Single-qubit transform of a state vector, locality
Primary author of this description: Vad.V.Voevodin (Section 2).
Contents
1 Links
The main implementation fragment, which is used in all quantitative assessments, is shown here(Kernel function).
2 Locality of data and computations
Despite of the great parallelization resource, practical implementations have a bad locality.
From the mathematical description and information graphs for the different parameter q (the number of affected qubit), we can see for the single work of the algorithm it's easy to achieve the ideal locality by the permutation of qubits. Thus, if we move the q-th qubit to the last place, we achieve the sequential transfers only between local elements.
However, the single-qubit transform is almost always used sequentially as a subroutine on a common state with different parameter q. As we can see from the mathematical description and Figs. 1-2, it is impossible to achieve good locality.

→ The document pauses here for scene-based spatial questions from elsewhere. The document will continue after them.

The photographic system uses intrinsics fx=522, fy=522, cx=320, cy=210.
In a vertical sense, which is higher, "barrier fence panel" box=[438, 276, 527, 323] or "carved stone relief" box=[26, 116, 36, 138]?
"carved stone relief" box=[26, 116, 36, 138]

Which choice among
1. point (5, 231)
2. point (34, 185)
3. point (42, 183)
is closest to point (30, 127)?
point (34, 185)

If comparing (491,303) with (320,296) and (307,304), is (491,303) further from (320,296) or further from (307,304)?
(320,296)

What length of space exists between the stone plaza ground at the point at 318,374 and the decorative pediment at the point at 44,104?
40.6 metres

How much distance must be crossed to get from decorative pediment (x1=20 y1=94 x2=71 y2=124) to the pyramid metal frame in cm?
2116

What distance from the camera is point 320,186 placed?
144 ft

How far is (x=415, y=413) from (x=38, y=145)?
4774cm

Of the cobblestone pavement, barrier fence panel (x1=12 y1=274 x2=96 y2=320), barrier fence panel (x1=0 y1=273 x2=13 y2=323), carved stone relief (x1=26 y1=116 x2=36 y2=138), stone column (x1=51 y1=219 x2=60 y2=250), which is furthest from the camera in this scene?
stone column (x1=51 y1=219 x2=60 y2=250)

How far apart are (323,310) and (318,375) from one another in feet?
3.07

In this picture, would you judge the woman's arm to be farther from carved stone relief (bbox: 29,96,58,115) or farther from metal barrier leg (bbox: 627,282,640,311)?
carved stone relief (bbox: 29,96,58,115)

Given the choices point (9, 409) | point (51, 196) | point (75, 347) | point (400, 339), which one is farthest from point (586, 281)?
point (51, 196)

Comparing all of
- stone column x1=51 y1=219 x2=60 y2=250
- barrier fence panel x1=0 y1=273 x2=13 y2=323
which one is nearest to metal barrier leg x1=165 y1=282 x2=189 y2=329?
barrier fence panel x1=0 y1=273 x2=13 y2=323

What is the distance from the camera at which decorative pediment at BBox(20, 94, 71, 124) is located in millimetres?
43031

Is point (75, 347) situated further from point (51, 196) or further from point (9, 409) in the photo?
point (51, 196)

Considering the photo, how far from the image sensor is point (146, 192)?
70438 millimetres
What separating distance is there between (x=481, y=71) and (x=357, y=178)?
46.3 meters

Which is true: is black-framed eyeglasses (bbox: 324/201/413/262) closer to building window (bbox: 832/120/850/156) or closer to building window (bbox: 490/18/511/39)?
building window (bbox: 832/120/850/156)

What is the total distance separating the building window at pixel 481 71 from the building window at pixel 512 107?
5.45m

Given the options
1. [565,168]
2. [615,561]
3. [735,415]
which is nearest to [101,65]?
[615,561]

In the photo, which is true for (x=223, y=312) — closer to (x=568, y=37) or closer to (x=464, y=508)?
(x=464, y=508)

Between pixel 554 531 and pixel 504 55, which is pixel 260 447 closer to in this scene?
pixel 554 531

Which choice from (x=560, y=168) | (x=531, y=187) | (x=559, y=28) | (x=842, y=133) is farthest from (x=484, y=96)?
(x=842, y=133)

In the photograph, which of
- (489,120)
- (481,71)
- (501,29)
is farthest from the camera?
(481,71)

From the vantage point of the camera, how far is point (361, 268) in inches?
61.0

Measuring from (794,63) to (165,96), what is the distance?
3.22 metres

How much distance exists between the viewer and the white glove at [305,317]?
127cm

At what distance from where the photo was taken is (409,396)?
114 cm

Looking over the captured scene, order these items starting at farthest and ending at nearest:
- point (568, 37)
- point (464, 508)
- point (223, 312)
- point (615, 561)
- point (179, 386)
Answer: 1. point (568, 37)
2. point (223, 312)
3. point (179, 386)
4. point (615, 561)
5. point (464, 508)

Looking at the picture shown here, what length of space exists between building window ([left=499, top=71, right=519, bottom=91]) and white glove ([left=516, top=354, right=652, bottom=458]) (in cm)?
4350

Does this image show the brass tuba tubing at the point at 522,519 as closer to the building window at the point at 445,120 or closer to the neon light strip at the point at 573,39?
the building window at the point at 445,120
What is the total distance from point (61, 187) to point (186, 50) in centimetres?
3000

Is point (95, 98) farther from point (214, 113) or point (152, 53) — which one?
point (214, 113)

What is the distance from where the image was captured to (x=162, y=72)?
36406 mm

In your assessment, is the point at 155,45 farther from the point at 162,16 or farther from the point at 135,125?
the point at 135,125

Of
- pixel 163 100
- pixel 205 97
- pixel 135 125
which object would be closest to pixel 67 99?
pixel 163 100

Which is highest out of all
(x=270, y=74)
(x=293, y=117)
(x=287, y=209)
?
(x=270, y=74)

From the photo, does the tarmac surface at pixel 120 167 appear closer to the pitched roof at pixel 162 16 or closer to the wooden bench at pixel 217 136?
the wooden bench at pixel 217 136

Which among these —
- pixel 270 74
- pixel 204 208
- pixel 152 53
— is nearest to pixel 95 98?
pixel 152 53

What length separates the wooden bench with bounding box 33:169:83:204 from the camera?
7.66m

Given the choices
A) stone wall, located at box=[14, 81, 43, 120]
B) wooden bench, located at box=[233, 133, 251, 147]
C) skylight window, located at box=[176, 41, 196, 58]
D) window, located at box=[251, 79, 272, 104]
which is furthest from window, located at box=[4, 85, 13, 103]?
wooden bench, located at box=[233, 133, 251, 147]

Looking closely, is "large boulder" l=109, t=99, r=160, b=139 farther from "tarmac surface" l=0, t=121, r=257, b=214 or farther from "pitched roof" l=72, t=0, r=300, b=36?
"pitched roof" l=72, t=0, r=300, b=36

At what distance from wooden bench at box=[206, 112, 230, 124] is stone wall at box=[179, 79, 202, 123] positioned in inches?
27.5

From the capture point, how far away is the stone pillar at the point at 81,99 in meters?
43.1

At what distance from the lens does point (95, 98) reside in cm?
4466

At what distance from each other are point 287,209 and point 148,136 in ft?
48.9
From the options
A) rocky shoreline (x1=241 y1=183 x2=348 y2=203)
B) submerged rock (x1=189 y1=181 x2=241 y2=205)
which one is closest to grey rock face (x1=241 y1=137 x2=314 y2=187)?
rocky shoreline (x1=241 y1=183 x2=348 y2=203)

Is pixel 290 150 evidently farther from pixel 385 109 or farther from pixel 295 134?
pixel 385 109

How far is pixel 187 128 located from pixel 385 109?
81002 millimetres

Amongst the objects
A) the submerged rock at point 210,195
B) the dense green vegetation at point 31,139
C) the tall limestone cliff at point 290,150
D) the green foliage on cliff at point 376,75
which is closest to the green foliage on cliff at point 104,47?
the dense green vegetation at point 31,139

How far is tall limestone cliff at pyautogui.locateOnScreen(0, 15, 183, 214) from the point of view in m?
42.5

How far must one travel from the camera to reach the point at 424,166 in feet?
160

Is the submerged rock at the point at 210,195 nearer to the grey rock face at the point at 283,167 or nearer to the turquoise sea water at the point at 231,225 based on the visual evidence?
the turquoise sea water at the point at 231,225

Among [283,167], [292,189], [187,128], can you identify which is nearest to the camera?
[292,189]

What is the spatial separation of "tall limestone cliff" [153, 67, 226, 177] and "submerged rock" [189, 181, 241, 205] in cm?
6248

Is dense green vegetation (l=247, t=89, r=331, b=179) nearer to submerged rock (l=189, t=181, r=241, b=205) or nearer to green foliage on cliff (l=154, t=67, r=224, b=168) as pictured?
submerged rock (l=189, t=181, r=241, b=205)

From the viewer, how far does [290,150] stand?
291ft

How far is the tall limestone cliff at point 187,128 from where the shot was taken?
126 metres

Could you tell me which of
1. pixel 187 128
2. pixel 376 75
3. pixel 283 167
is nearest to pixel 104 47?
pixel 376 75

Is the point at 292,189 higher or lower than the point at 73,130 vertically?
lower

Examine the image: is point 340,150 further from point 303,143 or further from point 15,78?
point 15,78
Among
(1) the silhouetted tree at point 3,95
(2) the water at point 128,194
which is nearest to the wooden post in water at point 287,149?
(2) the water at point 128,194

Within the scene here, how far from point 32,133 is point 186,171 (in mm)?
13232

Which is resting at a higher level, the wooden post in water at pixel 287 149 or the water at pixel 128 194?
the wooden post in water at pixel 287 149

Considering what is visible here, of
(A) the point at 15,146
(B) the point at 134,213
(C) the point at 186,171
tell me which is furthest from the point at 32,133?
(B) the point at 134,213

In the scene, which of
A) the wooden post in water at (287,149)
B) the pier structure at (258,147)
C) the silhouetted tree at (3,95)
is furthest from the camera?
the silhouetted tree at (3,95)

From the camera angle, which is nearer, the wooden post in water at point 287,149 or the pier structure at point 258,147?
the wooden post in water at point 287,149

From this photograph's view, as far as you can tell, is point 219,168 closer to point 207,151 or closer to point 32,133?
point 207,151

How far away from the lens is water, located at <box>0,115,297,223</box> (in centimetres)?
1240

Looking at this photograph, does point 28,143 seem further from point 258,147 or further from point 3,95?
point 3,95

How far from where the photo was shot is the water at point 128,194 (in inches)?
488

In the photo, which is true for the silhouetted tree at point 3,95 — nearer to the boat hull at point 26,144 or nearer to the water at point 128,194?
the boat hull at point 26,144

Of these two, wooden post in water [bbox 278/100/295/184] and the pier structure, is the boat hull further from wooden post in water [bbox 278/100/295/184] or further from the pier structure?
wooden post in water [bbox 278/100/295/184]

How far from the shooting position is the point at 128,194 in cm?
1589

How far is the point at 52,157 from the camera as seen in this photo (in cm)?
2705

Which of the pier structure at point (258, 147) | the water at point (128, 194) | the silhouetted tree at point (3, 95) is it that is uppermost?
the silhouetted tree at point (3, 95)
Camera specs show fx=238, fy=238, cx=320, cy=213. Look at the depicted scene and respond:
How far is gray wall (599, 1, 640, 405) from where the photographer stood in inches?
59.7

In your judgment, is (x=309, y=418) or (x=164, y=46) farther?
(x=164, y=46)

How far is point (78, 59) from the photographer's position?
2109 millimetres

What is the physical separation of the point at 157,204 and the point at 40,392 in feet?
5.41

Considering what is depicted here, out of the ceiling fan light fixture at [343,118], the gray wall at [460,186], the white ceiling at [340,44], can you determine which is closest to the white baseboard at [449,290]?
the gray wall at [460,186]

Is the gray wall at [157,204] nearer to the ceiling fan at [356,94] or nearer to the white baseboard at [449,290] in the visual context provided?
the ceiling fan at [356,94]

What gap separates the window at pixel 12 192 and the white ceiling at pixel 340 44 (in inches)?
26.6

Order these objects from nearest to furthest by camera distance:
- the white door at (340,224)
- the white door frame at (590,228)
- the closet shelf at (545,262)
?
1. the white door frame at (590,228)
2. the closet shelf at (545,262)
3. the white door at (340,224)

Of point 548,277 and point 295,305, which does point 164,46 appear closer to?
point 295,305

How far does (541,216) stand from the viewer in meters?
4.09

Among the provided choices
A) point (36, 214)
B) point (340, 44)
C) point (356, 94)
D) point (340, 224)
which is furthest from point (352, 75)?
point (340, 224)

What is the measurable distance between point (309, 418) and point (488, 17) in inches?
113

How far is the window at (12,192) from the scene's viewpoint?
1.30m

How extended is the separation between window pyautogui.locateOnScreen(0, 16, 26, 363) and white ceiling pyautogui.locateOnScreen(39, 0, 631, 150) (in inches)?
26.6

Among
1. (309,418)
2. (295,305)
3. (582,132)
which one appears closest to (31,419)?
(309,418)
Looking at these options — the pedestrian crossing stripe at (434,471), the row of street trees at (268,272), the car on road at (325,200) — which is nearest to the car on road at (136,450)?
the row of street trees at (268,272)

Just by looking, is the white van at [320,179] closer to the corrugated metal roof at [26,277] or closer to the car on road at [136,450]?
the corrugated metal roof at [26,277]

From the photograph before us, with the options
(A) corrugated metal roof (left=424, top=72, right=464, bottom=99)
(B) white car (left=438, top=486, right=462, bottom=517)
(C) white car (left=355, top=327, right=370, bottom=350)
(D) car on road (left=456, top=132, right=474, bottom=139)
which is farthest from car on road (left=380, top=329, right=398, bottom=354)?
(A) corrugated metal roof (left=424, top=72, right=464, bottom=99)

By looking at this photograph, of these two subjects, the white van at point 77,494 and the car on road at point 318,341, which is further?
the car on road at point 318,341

2.1 Locality of implementation
2.1.1 Structure of memory access and a qualitative estimation of locality
As it was mentioned above, the locality of computations depends on the parameter q (the index of the affected qubit). Firstly, let's examine the memory access for the fixed parameter q (n=12, q=6). A memory access profile is illustrated in Fig. 4. The profile consists of the accesses to three different arrays, these arrays are emphasized on Fig. 4 by the green color. We can see that for the fragmets 2 and 3 memory accesses don't repeat, but the are closely situated. Let's examine the fragments closely.
The fragment 1 is shown on Fig. 5. This array corresponds to the transformation matrix and consists only of 4 elements, so the locality is very high.
The fragment 2 (Fig. 5) shows the simple sequential access to all the array elements. Such fragment has very high spatial and very low time locality (data isn't accessed repeatedly).
The fragment 3 is most interesting. Its part is shown on Fig. 7. Here we can see again the sequential access to the array elements, but with parallel access to elements with higher or lower virtual addresses.
Now, let's examine the dependence of the memory-access profile on the parameter q (the number of affected qubit). Fig. 8 shows the profile for different values of the parameter. As we can see, the fragments 1 and 2 don't change, but the third fragment change its shift for the parallel access. This makes it difficult to effectively implement the algorithm for the distributed memory.
2.1.2 Quantitative estimation of locality
Launch conditions are described here. The number of qubits was n=24 and the index of affected qubit was q=12.
The first estimate is based on daps, which assesses the number of memory access operations (reads and writes) per second. Similar to flops, this tool is used to evaluate memory access performance, rather than locality. But it is still a good source of information, particularly in combination with the next estimate – cvg.
Fig.9 shows daps values for implementations of common algorithms, sorted in ascending order (the higher the daps, the better the performance in general). One can see, that the performance is good. The daps value is close to the Linpack test. It seems, that low temporal locality is compensated by spatial locality.
The second tool – cvg – is intended to obtain a more machine-independent locality assessment. It determines how often a program needs to pull data to cache memory. Respectively, the smaller the cvg value, the less frequently data needs to be called to cache, and the better the locality.
Fig.10 shows cvg values for the same set of implementations sorted in descending order (the smaller the cvg, the higher the locality in general). As we can see, the cvg is not so gooв as daps, and it's noticeably higher than for the Linpack test.
One of the possible explanations is an effect of arithmetic operations. There is a chance, that data is not read until the end of the arithmetic operations, this leads to the memory system dead time. Consequently, daps value for the program without arithmetic operations is lower, whenever cvg remains constant, and considered algorithm has very low amount of arithmetic operations.
As shown above, the locality depends on the parameter q (the index of affected qubit). So, it's important to analyze the daps and cvg values with respect to q. Both values were calculated for n=24 and all possible q values. Daps value remains constant (possibly, because of the small amount of arithmetic operations). Cvg changes on some critical value of q (is 80 for q < 15 and 55 for q > 15). It seems, that this change is due to the gap between fetched data in the third fragment, that was described in structure of memory access.